• dünyadakı canlı varlıkları, ait oldukları türlerinden dolayı ayrımcılığa tabi tutmak eylemine denir. örneğin, insan'ın sığır, tavuk gibi türleri veya cinsleri türlerinden dolayı baskı kurması bir türcülük örneğidir. aslı "speciesism" olan bu kelime, 1970'de hayvan hakları teorisyeni richard ryder tarafından literatüre girmiştir.

    benim verdiğim sözlük anlamlarına da pek güvenmeyelim ve iki sözlüğün tanımlarına baklalım:

    "1: prejudice or discrimination based on species; especially: discrimination against animals
    2: the assumption of human superiority on which speciesism is based
    merriam-webster dictionary 1973"

    "human intolerance or discrimination on the basis of species, especially as manifested by cruelty to or exploitation of animals.
    the american heritage dictionary of the english language, fourth edition, houghton mifflin company, 2000"

    felsefi ve siyasal anlamına gelince, türcülük, hayvan hakları teorisyenlerine göre ırkçılık, cinsiyetçilik gibi bir ayrımcılık türüdür. diğer türlere karşı baskı kurmak, "türlerinden dolayı" işkenceyi serbest bırakmak etik açıdan suçtur. bunu ortadan kaldırmak için insanların "anti-türcü" bir yaklaşım geliştirilmesi, insan kültürlerinde insan-diğer türler arasındaki çelişkili ilişkinin sergilenmesi ve bu ayrımcılığa karşı çıkılması gerekir.

    "ben et yiyorum, ne yani ben türcü müyüm, faşist miyim? açık konuş" diyenlere şunu söyleyelim: görüşler bu kadar basit değildir ve türler için "hak isteme" ve türlere karşı sorumluluk duyma meseleleri insan davranışlarını, geleneklerini, kültürlerini da gözetir . dolayısı ile bu kavram (türcülük) ve bu davranışla mücadele güdüsü birden bire ortaya çıkmamış tarihsel bir birikimle oluşmuştur. ister beğenilsin ister beğenilmesin, hayvan hakları, canlı hakları, türlere karşı sorumluluk gibi teoriler geniş bir literatüre ve tartışma hacmine sahiptir. yani kesip atılmaması, herhangi basit bir indirgemeciliğe veya genellemeciliğe düşülmemesi gerekir.

▶ [Yapılacak işler]:
[A] Türcülükle ilgili alıntıya göre bu kelime literatüre ne zaman ve kim tarafından girmiştir?
[B] Türcülük alıntısında "felsefi ve siyasal" sözlerinin geçtiği yerle açılıp "karşı çıkılması gerekir." ile kapanan bölümü harfi harfine yeniden yazın.
[C] Türcülük üzerine alıntının devamını, kaldığı yerden sürdürerek yazın.

▶ [Verilen veriler]:
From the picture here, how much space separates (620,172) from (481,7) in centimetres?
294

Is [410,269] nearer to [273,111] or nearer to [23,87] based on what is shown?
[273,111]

▶ [Cevaplar]:
[A] 1970'de, hayvan hakları teorisyeni Richard Ryder tarafından.

[B]
felsefi ve siyasal anlamına gelince, türcülük, hayvan hakları teorisyenlerine göre ırkçılık, cinsiyetçilik gibi bir ayrımcılık türüdür. diğer türlere karşı baskı kurmak, "türlerinden dolayı" işkenceyi serbest bırakmak etik açıdan suçtur. bunu ortadan kaldırmak için insanların "anti-türcü" bir yaklaşım geliştirilmesi, insan kültürlerinde insan-diğer türler arasındaki çelişkili ilişkinin sergilenmesi ve bu ayrımcılığa karşı çıkılması gerekir.

[C]
    bkz:
    - http://www.antispe.de/english.html
    - richard ryder, "all beings that feel pain deserve human rights", the guardian, 6 ağustos 2005
    http://www.guardian.co.uk/…/0,11917,1543799,00.html
    - hugh lafollette ve niall shanks, "the origin of speciesism", animal liberation front
    http://www.animalliberationfront.com/…vs_rights.htm
    - joan dunayer, "reply to a self-proclaimed speciesist" vegan voice, sayı 23, eylül-kasım 2005, sayfa 14-15
    http://www.animalliberationfront.com/…peciesist.htm
    - jon dunayer, speciesism, lantern books, 2004
    - norm phelps, "trying to walk before we can crawl", animal liberation front, 7 ocak 2005
    http://www.animalliberationfront.com/…ydunayer.html

    (bkz: anthropocentrism)
    (bkz: hayvan hakları)
    (bkz: anti-speciesism)
    (bkz: peter singer)
    (bkz: richard ryder)
  • dolaylı karşıtı için (bkz: ecocentrism), (bkz: doğamerkezcilik), (bkz: ekosantrizm), (bkz: ekosantrik yaklaşım)
  • insan ayrımcılığının en üst kümesi. ha belki bir gün uzaylılarla falan takılmaya başlarız, gelip gitmeler olur, o gün gelir de dünyalı olmayı bu öne çıkarırız, yoksa yine "kendimize nispeten benzeyen" dünya dışı varlıkları mı kayırırız bilmiyorum. ama şimdilik tahmin edebiliriz ki bir uzaylıya karşı bir dünyalıyı koruma ihtimalimiz daha yüksek, ama dediğim gibi buradaki anahtar kelime "şekli benzerlik" ki bu da türcülüğün özünü oluşturuyor.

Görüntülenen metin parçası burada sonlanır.